“You know Mrs. Pepper will never desert any one in trouble.” The little doctor slapped the whip into its socket and glared at her through his big horn spectacles.

“There’s Polly doing her best to keep things together,” cried Mrs. Henderson; “’twould go to your heart, Dr. Fisher, to see her!”

“It’s gone to my heart a good many times,” said the little doctor, relapsing into gloom again, “to see her. But what can we do? There isn’t a woman fit to take care of Miss Babbitt, who’d be willing to go.”

“There’s Mary Pote,” said the parson’s wife suddenly with a brightening face.

“Mary Pote?—well, Miss Parrott owns her, soul and body.” Dr. Fisher set his big spectacles straighter on his nose and glared at the parson’s wife worse than ever.

“’Twouldn’t do any harm to try,” said Mrs. Henderson. “Maybe Miss Parrott would let her go.”

The little doctor sniffed scornfully. “Well, will you try?”

Mrs. Henderson looked off to the distant fields, an awful feeling at her heart. Then she swallowed hard. “Yes, I will,” she said, “if I can get over to Miss Parrott’s.”

“No trouble about that,” cried little Dr. Fisher joyfully. “Hop right in, Mrs. Henderson,” and before her resolution had time to cool, there she was in the doctor’s gig and well along on the way to the estate of the aristocratic Miss Parrott.

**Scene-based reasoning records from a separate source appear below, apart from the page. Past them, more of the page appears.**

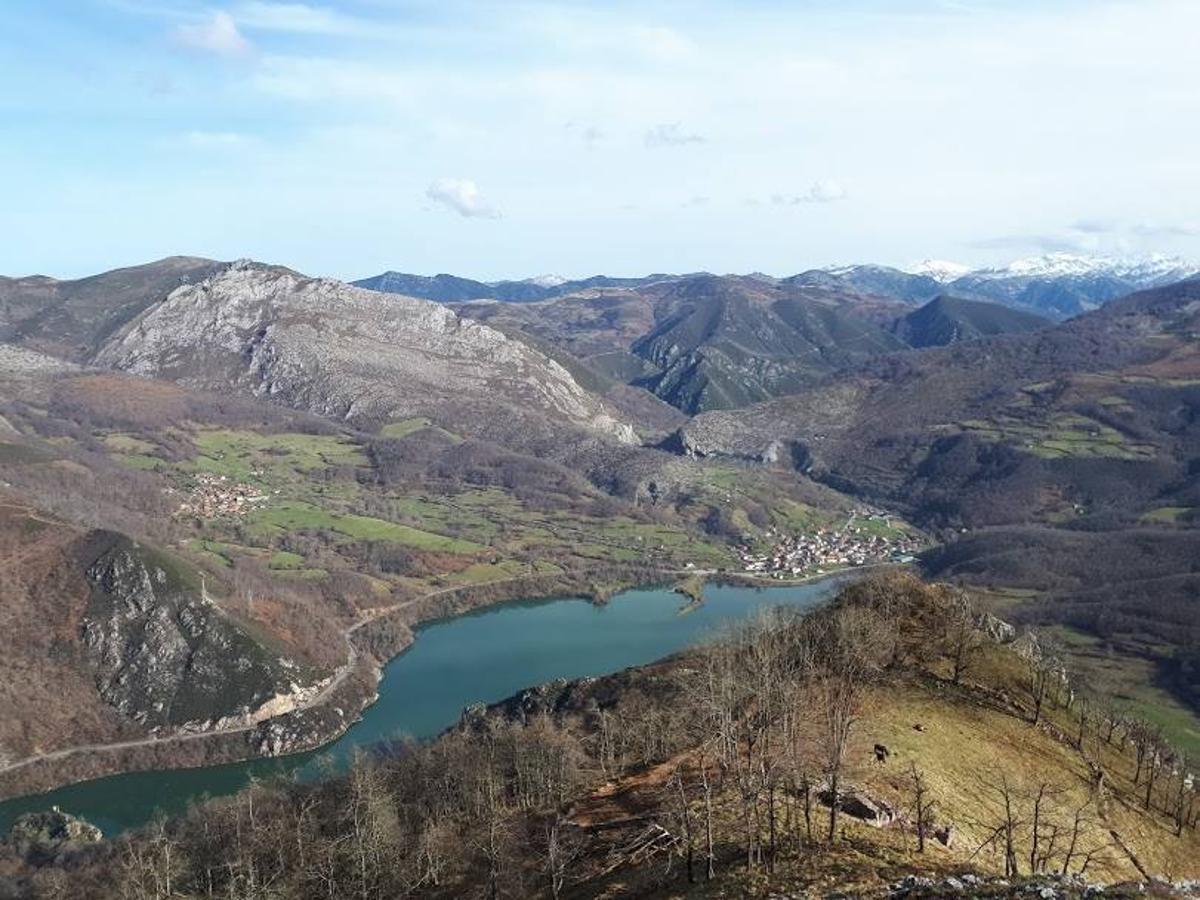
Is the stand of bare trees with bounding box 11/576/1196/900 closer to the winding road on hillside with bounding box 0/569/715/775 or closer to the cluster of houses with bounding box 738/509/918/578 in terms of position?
the winding road on hillside with bounding box 0/569/715/775

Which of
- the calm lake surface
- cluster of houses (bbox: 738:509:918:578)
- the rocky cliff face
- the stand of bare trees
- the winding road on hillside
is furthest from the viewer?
cluster of houses (bbox: 738:509:918:578)

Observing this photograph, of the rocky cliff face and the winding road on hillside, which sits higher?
the rocky cliff face

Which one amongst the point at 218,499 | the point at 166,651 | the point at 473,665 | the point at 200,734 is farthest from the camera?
the point at 218,499

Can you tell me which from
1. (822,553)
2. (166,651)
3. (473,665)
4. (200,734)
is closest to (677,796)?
(200,734)

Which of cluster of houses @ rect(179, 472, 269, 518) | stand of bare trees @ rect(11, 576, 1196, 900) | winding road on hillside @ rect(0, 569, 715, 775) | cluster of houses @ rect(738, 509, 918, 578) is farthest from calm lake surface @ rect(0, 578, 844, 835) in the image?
cluster of houses @ rect(179, 472, 269, 518)

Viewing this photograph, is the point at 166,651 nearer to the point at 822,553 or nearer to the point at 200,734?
the point at 200,734

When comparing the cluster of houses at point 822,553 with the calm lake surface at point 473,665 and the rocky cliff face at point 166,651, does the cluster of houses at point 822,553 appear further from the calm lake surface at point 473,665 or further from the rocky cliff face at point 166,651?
the rocky cliff face at point 166,651
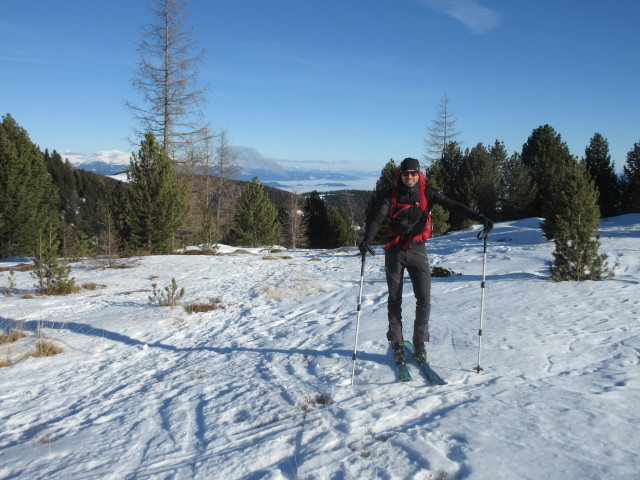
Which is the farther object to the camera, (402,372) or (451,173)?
(451,173)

When the gig turned into the handsome stone gateway, the parson’s wife had all she could do to keep from jumping out over the wheel. Suppose she should anger the only rich parishioner of her husband’s! But she was there on the big stone steps, and the butler was opening the heavy oaken door. There was nothing to do but to go in, Dr. Fisher driving off to call for her later. And presently she was ushered into the long drawing-room, with its rich carpeting, its ancestral furniture and portraits, all shrouded in the gloom of an apartment little used, and left to her wildly beating heart for the only sound to entertain her.